Cryo-imaging has many other possible applications. The cryo-imaging data can be entered into visualization software to generate accurate 3D renderings for plaque visualization and quantification. For example, the vasa vasorum can be studied in this manner to help determine if plaque angiogenic signals induce neovascularization (Fleiner et al., 2004). Cryo-imaging can be used with immunostains to delineate further information about plaque components.
To measure cryo-imaging interpretation reproducibility, we performed a single blind study with histology as the gold standard. We first identified tissue types observable in cryo-images and then established a set of rules that can be used to identify them. Using a group of six na¨ive human raters who were trained to evaluate cryo-images, we determined sensitivity, specificity and inter-rater agreement (Fleiss’ Kappa) for each tissue type. For demonstration purposes, 3D renderings of a vessel specimen are shown.
Methods
Specimen
Bilateral common iliac arteries from five men and four women cadavers with an age range of 42 to 86 years old were obtained (65.0 ± 18.0 years old). Autopsies were performed within 42 h after death (20.5 ± 10.7 h) and the vessel specimens were stored in a sealed container at 4°C after removal from body. Specimens included examples with American Heart Association’s lesion types I–VI (Stary et al, 1994, 1995). We obtained approval from the Case Institutional Review Board to work with the specimens in compliance with federal, state and local laws.
Cryo-imaging
Within 3 h after removal from body, the samples were retrieved, immersed in 0.9% saline solution for 1 h, washed gently with tap water to remove blood clumps, cut into 2.5 cm segments and embedded in cryo-histological medium gel [Tissue-Tek optimum cutting temperature (OCT) Compound, Sakura Finetech USA, Inc., Torrance, CA, USA]. The embedded vessels were then stored at −80°C until cutting.

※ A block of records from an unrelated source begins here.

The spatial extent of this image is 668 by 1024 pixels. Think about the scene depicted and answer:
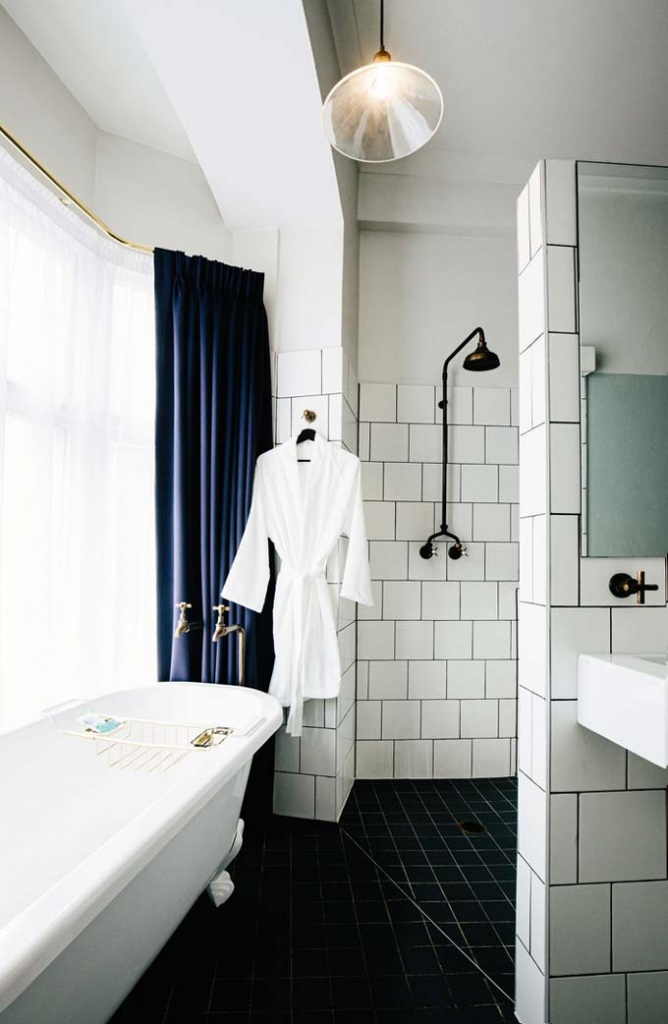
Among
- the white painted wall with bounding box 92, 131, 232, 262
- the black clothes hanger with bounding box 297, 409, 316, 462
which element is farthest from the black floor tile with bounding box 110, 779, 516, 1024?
the white painted wall with bounding box 92, 131, 232, 262

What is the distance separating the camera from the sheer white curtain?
6.14 ft

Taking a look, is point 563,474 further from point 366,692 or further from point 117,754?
point 366,692

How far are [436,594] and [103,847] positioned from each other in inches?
85.7

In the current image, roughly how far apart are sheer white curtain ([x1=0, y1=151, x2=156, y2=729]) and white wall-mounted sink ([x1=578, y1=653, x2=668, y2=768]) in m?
1.72

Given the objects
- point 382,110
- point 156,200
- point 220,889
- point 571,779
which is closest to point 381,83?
point 382,110

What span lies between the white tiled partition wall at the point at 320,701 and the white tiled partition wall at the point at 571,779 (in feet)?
3.56

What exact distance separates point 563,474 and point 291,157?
1.72m

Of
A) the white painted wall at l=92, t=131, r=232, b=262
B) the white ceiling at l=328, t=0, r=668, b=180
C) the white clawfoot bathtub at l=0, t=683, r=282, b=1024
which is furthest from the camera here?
the white painted wall at l=92, t=131, r=232, b=262

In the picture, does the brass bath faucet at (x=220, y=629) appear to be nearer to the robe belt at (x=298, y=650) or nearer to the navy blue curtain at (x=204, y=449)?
the navy blue curtain at (x=204, y=449)

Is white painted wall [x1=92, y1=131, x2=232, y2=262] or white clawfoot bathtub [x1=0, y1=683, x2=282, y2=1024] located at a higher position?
white painted wall [x1=92, y1=131, x2=232, y2=262]

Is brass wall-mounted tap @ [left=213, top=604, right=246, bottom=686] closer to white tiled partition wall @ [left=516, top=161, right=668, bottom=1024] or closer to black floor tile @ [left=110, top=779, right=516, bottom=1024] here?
black floor tile @ [left=110, top=779, right=516, bottom=1024]

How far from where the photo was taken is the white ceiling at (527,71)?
2139 mm

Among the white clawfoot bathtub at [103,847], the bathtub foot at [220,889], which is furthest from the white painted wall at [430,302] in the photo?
the bathtub foot at [220,889]

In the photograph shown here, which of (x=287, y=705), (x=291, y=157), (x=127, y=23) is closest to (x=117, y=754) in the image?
(x=287, y=705)
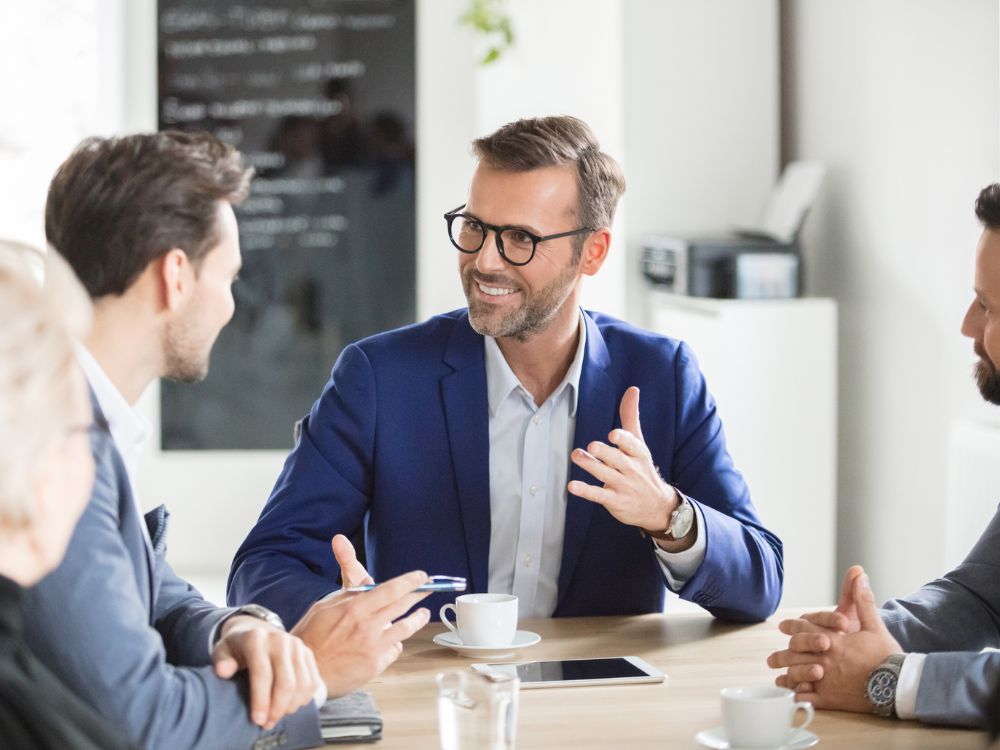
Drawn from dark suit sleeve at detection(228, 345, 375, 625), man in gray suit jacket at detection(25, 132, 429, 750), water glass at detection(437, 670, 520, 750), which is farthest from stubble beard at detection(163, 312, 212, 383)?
water glass at detection(437, 670, 520, 750)

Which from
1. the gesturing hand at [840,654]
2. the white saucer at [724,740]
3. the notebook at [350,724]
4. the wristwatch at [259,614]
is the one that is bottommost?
the white saucer at [724,740]

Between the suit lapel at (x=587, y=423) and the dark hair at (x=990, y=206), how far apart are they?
0.72 metres

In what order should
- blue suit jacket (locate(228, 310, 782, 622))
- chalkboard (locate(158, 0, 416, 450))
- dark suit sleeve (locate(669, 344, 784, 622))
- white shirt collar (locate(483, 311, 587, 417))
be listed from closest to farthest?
1. dark suit sleeve (locate(669, 344, 784, 622))
2. blue suit jacket (locate(228, 310, 782, 622))
3. white shirt collar (locate(483, 311, 587, 417))
4. chalkboard (locate(158, 0, 416, 450))

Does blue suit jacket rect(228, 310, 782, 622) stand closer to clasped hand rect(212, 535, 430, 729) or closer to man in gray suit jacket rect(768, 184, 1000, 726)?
man in gray suit jacket rect(768, 184, 1000, 726)

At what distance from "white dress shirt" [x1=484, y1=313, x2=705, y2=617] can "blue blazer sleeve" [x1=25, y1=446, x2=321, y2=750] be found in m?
0.91

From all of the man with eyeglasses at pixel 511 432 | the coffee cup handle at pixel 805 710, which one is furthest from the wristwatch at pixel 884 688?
the man with eyeglasses at pixel 511 432

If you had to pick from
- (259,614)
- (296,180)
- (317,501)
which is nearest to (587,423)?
(317,501)

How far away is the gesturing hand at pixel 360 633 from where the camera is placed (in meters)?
1.54

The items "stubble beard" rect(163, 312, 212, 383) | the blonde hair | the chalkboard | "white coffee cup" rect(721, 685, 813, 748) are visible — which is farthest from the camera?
the chalkboard

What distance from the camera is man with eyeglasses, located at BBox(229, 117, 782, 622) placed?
2289 millimetres

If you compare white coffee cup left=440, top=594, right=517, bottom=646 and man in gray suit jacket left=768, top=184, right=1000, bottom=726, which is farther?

Prior to cutting, the vessel blocks were removed from the −80°C freezer and equilibrated to the cutting temperature of −20°C by placing them in the cryo-imaging system for 30 min. The blocks were then mounted onto the stage of a cryo-microtome (8250 Large Section Cryostat, Vibratome, St. Louis, MO, U.S.A.). The microtome stage allows for samples up to 250 × 110 × 40 mm. Slice thickness is manually adjustable from 4 to 40 µm.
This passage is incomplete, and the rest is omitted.